Dergelijke polymeersomen zouden de basis kunnen vormen voor een vaccin - of medicijn -dat je als drankje kunt innemen, licht hij toe. Maar de inzet is in eerste instantie een vaccin in de vorm van een neusspray in plaats van een te injecteren vloeistof. “Een neusspray is minder ingrijpend en je hebt er uiteraard geen naalden voor nodig, wat wederom met name in armere landen echt uitmaakt. En omdat de meeste ziekten via de neus binnendringen, is het logisch om daar een sterke, lokale immuniteit op te wekken.”

Activeren

In principe zijn de polymeersomen die Welzen maakte inert, vertelt hij. “Als je ze toedient, doet het lichaam er helemaal niets mee. Maar voor een werkend vaccin, moet het immuunsysteem in de juiste mate geactiveerd worden.
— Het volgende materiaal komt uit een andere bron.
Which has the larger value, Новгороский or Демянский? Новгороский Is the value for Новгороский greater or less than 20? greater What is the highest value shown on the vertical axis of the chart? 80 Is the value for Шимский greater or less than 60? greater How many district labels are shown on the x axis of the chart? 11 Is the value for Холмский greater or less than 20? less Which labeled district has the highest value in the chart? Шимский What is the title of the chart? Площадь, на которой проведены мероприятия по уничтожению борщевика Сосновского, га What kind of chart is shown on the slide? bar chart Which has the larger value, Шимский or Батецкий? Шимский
Daarom heb ik een stukje kunstmatig DNA aan de polymeersomen gehangen, dat als lichaamsvreemd element wordt herkend.” Om ook de juiste immuuncellen te lokken, bevestigde hij aan het polymeersoom ook nog een deel van een bestaand antilichaam; een eiwit dat door het lichaam wordt aangemaakt om bepaalde ziekteverwekkers te herkennen en neutraliseren. “Die combinatie bleek heel goed te werken in bloedsamples”, aldus Welzen.

Aan wat de apotheose van zijn onderzoek had moeten zijn - het combineren van alle losse ‘features’ van de polymeersomen in één prototype vaccin - is Welzen helaas niet meer toegekomen. “We hopen nog financiering te krijgen voor dat vervolgonderzoek.”

In de tussentijd is hij in de groep van Van Hest als postdoc begonnen aan een heel ander project: “Daarin willen we een medicijn ontwikkelen tegen ouderdomsblindheid. Ik zou op termijn heel graag door willen met de vaccins, maar ik moet zeggen dat mijn huidige project toch ook wel erg boeiend is.” Misschien blijkt de Limburger meer een wetenschapsnerd te zijn geworden dan hij zelf voor mogelijk had gehouden.